━━━ INPUT RECORDS ━━━
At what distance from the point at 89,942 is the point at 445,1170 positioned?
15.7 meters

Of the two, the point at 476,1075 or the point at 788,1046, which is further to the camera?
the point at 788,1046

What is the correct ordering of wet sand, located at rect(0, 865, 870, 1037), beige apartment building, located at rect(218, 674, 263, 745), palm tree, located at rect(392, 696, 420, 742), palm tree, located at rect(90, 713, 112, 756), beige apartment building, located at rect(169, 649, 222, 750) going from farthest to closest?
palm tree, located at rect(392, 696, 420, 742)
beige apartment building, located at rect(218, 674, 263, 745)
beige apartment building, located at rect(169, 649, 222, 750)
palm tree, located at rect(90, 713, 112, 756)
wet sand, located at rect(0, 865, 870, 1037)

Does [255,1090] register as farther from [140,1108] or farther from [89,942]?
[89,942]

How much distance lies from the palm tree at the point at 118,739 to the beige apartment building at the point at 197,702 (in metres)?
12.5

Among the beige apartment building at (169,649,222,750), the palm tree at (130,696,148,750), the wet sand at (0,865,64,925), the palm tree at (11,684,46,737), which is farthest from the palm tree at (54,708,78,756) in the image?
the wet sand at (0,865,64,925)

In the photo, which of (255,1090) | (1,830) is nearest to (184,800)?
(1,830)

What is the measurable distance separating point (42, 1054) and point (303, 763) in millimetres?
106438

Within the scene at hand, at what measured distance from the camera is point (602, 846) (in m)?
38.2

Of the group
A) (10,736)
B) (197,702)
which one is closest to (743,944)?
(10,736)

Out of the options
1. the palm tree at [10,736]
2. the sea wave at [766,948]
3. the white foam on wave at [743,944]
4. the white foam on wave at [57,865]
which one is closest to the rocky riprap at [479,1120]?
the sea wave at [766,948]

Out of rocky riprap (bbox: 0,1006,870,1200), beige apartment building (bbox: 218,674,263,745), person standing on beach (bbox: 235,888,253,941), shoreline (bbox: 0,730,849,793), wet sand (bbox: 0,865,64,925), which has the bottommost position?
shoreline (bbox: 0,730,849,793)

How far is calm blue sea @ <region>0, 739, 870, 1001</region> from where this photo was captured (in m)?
━━━
TASK GOAL: Copy out all of the data above word for word, with no changes.

TASK OUTPUT:
At what distance from the point at 89,942 is the point at 445,1170 positioned?
15.7 meters

Of the two, the point at 476,1075 or the point at 788,1046, which is further to the camera?
the point at 788,1046

What is the correct ordering of wet sand, located at rect(0, 865, 870, 1037), beige apartment building, located at rect(218, 674, 263, 745), palm tree, located at rect(392, 696, 420, 742), palm tree, located at rect(90, 713, 112, 756), beige apartment building, located at rect(169, 649, 222, 750) going from farthest to closest?
palm tree, located at rect(392, 696, 420, 742)
beige apartment building, located at rect(218, 674, 263, 745)
beige apartment building, located at rect(169, 649, 222, 750)
palm tree, located at rect(90, 713, 112, 756)
wet sand, located at rect(0, 865, 870, 1037)

Does [255,1090] register as farther from [140,1108] or farther from [89,942]?
[89,942]

How much distance lies from the palm tree at the point at 118,739 to the beige apartment building at the point at 197,702 (in metres)?
12.5

Among the beige apartment building at (169,649,222,750), the palm tree at (130,696,148,750), the wet sand at (0,865,64,925), the palm tree at (11,684,46,737), which is farthest from the palm tree at (54,708,78,756) in the image?
the wet sand at (0,865,64,925)

In the photo, which of (255,1090) | (1,830) is nearest to (184,800)?
(1,830)

What is the measurable distance separating point (42, 1054) and point (303, 763) in millimetres?
106438

Within the scene at hand, at what measured distance from the camera is point (602, 846) (in m)?
38.2

Of the group
A) (10,736)
B) (197,702)
which one is closest to (743,944)?
(10,736)

Out of the options
1. the palm tree at [10,736]
2. the sea wave at [766,948]
3. the white foam on wave at [743,944]
4. the white foam on wave at [57,865]
which one is closest to the rocky riprap at [479,1120]?
the sea wave at [766,948]

Out of rocky riprap (bbox: 0,1006,870,1200), beige apartment building (bbox: 218,674,263,745), person standing on beach (bbox: 235,888,253,941), shoreline (bbox: 0,730,849,793), wet sand (bbox: 0,865,64,925), which has the bottommost position?
shoreline (bbox: 0,730,849,793)

How far is calm blue sea @ <region>0, 739, 870, 1001</region> from where this photo was captured (in m)?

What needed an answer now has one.